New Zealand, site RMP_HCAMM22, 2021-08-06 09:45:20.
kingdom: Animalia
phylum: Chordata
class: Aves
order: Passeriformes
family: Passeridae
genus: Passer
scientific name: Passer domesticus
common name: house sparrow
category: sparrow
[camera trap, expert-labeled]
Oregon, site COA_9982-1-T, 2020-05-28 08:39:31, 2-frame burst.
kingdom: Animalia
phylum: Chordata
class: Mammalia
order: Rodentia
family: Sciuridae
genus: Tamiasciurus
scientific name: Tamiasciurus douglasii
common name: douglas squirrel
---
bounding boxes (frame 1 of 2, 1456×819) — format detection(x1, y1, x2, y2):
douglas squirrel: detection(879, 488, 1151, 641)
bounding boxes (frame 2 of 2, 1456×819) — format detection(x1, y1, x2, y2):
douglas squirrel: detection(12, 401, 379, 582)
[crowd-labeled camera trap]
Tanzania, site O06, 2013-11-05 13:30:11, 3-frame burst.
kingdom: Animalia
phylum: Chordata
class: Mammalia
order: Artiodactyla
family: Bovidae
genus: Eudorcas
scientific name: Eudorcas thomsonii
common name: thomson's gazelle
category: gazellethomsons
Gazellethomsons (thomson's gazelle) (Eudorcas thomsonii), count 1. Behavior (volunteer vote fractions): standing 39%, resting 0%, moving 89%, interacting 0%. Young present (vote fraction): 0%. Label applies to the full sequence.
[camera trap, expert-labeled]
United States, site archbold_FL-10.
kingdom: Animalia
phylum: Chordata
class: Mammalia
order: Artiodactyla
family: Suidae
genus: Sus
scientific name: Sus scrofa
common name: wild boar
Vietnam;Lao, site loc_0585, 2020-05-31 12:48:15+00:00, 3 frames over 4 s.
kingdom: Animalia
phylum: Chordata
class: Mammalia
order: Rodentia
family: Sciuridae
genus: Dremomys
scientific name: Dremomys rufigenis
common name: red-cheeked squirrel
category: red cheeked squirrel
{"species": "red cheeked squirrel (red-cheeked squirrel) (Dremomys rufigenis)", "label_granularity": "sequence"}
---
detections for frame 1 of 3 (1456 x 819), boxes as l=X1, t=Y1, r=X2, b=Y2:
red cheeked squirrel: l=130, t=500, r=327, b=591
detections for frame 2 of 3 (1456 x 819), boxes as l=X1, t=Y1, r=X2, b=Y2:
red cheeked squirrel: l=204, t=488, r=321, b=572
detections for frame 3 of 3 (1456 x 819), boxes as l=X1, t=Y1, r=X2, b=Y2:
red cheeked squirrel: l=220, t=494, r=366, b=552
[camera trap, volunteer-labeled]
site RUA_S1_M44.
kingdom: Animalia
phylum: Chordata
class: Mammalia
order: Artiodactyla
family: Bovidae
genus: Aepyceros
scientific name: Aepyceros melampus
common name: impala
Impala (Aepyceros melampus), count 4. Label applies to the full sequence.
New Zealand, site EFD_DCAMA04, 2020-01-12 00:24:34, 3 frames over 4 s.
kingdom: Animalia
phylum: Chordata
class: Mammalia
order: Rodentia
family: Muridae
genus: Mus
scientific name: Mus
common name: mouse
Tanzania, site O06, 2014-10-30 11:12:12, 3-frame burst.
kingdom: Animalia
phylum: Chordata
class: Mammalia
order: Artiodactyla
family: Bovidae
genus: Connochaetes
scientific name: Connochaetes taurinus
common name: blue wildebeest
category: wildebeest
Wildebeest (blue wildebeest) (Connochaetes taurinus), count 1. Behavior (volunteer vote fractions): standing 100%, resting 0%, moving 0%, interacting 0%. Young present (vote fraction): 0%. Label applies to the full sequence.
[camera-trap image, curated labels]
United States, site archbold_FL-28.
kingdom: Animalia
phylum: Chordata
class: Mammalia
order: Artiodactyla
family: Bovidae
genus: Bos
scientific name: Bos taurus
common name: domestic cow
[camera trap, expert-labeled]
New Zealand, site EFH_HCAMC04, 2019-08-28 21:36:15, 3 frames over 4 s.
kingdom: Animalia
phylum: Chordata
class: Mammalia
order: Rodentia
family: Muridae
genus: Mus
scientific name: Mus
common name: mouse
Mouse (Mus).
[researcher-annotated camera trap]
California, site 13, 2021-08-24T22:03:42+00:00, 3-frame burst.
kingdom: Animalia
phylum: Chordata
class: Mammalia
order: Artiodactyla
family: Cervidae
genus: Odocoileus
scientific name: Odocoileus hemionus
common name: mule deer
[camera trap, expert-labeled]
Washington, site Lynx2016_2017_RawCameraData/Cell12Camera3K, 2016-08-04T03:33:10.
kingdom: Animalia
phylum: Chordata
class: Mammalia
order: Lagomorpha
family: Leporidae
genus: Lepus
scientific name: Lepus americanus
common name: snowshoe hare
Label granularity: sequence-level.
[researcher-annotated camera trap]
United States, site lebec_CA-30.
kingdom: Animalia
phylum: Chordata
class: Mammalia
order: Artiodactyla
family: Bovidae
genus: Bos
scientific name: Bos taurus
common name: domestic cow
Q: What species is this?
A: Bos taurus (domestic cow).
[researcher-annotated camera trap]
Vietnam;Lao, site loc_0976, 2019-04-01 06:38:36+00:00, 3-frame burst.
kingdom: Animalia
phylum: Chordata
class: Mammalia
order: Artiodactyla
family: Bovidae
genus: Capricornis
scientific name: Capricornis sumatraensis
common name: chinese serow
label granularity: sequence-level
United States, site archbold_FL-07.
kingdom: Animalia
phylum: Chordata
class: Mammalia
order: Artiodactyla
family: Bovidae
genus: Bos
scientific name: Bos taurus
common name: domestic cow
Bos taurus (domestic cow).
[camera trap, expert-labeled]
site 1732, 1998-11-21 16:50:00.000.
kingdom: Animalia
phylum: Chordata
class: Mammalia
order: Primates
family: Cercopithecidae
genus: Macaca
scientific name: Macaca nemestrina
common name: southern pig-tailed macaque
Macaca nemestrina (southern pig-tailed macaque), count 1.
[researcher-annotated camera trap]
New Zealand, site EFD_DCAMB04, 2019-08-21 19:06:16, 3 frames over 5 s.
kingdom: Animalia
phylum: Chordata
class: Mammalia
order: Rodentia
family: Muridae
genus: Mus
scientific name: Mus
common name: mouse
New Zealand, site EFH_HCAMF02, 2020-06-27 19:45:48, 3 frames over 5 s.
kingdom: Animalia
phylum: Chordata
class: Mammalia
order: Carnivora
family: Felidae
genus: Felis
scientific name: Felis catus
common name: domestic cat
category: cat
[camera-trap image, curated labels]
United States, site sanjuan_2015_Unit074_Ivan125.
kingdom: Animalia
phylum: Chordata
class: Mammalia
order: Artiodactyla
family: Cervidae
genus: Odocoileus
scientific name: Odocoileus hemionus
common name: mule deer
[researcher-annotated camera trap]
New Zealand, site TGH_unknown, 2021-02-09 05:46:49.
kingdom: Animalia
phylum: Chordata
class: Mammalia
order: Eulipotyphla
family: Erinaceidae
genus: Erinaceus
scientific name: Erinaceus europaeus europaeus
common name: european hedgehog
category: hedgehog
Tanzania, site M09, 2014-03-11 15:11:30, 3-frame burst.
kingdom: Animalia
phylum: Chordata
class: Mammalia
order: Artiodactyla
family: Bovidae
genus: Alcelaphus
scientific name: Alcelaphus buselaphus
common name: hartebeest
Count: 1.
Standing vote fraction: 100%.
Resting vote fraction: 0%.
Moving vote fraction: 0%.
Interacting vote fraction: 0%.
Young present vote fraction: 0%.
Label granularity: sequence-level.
★ ★ ★ ★
Once you find the line with "order: Lagomorpha" in the entries above, output it and each line after it up to and including the line with "Q: What species is this?", and nothing else.

order: Lagomorpha
family: Leporidae
genus: Lepus
scientific name: Lepus americanus
common name: snowshoe hare
Label granularity: sequence-level.
[researcher-annotated camera trap]
United States, site lebec_CA-30.
kingdom: Animalia
phylum: Chordata
class: Mammalia
order: Artiodactyla
family: Bovidae
genus: Bos
scientific name: Bos taurus
common name: domestic cow
Q: What species is this?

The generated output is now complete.